#### AUSGEWÄHLTER TEXT:
Mehr Effizienz im Zusammenleben? Schimpansen gestikulieren so schnell, wie Menschen sprechen
23.07.2024, 18:39 Uhr Artikel anhören
Ein Schimpansenmännchen hält dem Fotografen den ausgestreckten Arm entgegen.
(Foto: picture alliance / blickwinkel/S. Meyers)
Sprache ist die Grundlage für die Entwicklung des Menschen. Doch eine vergleichbare Art der Kommunikation könnte es auch zwischen Schimpansen geben. Das stützen die Forschungsergebnisse eines Teams, das die Geschwindigkeit der tierischen Gesten untersucht hat.

#### AUSZUG DER DATEN:
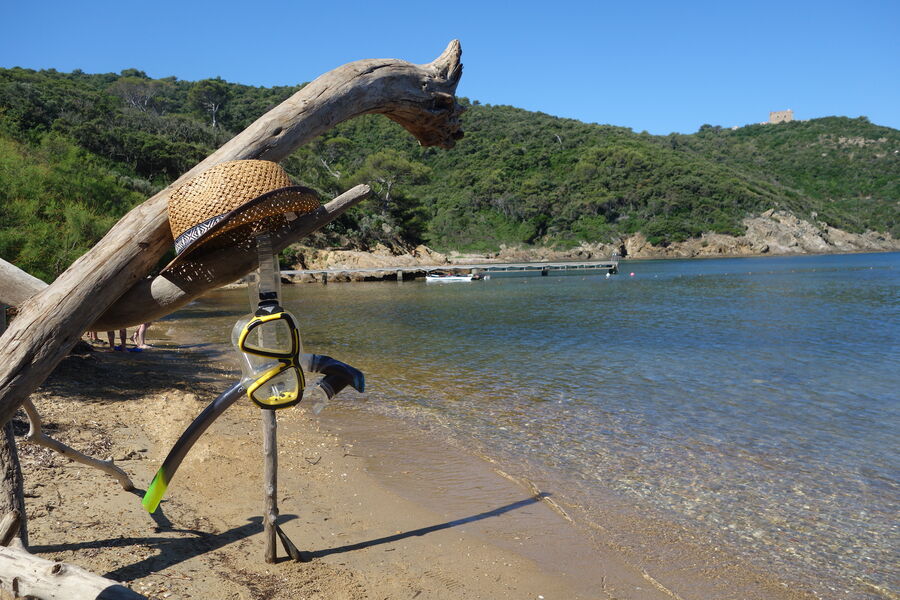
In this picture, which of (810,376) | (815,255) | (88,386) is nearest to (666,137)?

==

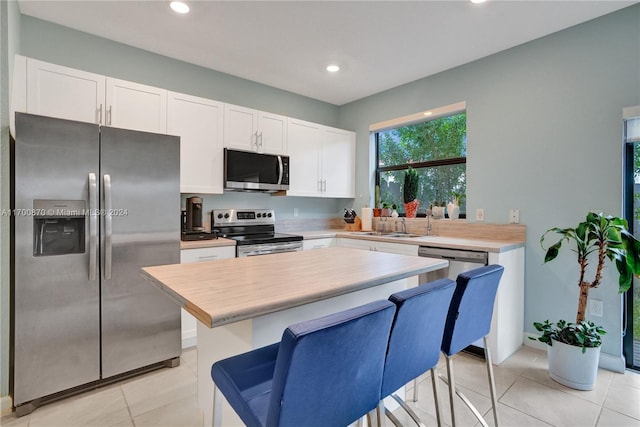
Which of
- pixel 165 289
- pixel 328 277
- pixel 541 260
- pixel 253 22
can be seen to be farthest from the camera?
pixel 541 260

==

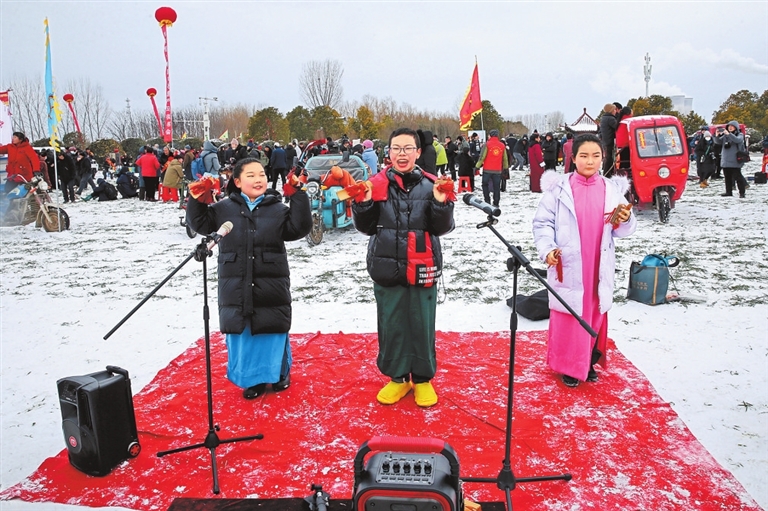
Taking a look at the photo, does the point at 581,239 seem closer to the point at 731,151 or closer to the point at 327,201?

#### ZU BEARBEITENDE AUFGABEN:
**a.** Beantworte die folgenden Fragen zum Artikel über Schimpansengesten:
(i) An welchem Datum und um welche Uhrzeit wurde der Artikel veröffentlicht?
(ii) Was hält das Schimpansenmännchen dem Fotografen laut Bildunterschrift entgegen?
(iii) Was hat das Forschungsteam bei den Tieren untersucht?
**b.** Führe den Artikel über Schimpansengesten im Anschluss an seinen letzten Satz fort.

#### ANTWORTEN DER REIHE:
**a.**
(i) Am 23.07.2024 um 18:39 Uhr.
(ii) Den ausgestreckten Arm.
(iii) Die Geschwindigkeit der tierischen Gesten.

**b.**
In unserer Kommunikation sind wir Menschen wahre Reaktionskünstler: Sprechen wir miteinander, vergeht zwischen den Wortwechseln nur ein Sekundenbruchteil. Dennoch ist die Geschwindigkeit unserer Unterhaltungen wohl gar nicht so besonders. Ein Team von Forscherinnen und Forschern fand heraus, dass auch Schimpansen in einem ähnlich hohen Tempo miteinander kommunizieren. Nur verwenden die Menschenaffen dabei keine verbale Sprache. Sie gestikulieren.
"Menschliche Sprachen sind unglaublich vielfältig, aber ein gemeinsames Merkmal ist die Strukturierung unserer Gespräche mit rasanten Wortwechseln von durchschnittlich nur 200 Millisekunden", so Cathrine Hobaiter von der schottischen Universität St. Andrews über die Gesprächspausen in menschlichen Unterhaltungen. "Es war aber noch eine ungeklärte Frage, ob das einzigartig für den Menschen ist oder ob andere Tiere diese Struktur auch haben." Die im Fachblatt "Current Biology" veröffentlichte Studie zeigt nun, dass das zumindest bei Schimpansen ebenso der Fall zu sein scheint.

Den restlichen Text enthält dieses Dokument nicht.